Pride should not be allowed to grow; the desires should not be indulged; the will should not be gratified to the full; pleasure should not be carried to excess (...) Confucius, quoted after: Novak Philip, The World's Wisdom, P.122.

For governing a country well there is nothing better than moderation. The mark of a moderate man is freedom from his own ideas. Tolerant like the sky, all-pervading like sunlight, firm like a mountain, supple like a tree in the wind, he has no destination in view and makes use of anything life happens to bring his way. Nothing is impossible for him. Because he has let go, he can care for the people's welfare as a mother cares for her child. Tao Te Ching 59, quoted after: Novak Philip, The World's Wisdom. P.159.
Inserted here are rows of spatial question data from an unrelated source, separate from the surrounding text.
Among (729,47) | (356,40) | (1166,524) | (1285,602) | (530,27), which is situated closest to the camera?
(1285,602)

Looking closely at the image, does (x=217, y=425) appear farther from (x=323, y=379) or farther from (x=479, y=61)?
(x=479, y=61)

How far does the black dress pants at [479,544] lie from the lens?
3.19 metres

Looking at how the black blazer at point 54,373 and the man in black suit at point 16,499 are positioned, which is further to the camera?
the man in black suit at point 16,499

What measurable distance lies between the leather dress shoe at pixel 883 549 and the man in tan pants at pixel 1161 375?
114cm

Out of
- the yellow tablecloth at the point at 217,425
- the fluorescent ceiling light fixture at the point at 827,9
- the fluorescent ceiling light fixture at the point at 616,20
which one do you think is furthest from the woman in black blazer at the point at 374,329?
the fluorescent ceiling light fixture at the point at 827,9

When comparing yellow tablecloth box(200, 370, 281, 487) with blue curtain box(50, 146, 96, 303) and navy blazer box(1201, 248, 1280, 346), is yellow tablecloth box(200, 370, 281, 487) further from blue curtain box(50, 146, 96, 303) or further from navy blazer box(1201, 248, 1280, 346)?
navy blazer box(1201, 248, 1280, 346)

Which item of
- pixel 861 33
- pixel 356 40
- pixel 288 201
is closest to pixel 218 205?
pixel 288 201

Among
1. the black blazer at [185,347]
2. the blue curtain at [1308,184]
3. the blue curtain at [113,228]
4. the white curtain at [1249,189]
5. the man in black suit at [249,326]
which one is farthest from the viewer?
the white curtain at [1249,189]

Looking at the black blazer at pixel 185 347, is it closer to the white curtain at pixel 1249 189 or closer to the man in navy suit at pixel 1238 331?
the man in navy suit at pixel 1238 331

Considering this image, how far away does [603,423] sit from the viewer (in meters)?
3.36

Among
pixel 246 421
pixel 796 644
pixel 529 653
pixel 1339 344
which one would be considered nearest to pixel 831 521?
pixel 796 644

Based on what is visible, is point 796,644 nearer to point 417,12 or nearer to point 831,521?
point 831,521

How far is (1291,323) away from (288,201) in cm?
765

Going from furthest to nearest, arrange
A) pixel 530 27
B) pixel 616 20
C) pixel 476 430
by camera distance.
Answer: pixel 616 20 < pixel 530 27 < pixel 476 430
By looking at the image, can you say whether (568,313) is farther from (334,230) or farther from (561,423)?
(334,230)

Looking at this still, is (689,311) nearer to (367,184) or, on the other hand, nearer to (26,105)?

Kill not your heart with excess of eating and drinking. Quran, quoted after: Novak Philip, The World's Wisdom, P.319.

(The Buddha) finally determined that the path to enlightenment, and therefore to the end of suffering, is the Middle Way. It (...) strives to balance the interacting forces of samsara (worldly engagement) and nirvana (release from worldly engagement). Jack Maguire. (2001). Essential Buddhism. P.90.

Anything untimely or pushed to excess is short-lived and harmful rather than helpful. St. Evagrios the Solitary (345-399 C.E.), quoted in: The Philokalia, Vol. I., P.54

(Abba Moses said:) 'We should therefore make every effort to acquire for ourselves that gift of discrimination which is able to keep us from excess in either direction. For, as the fathers have said, all extremes are equally harmful. (...)' St. John Cassian (360-435), quoted in: The Philokalia, Vol. I., P.107-8.

(…) Correct your attitude to your body and leave it alone. Don’t pamper, don’t torture. Just keep it going, most of the time below the threshold of conscious attention. Sri Maharaj Nisargadatta. (2005). I am That. P.49.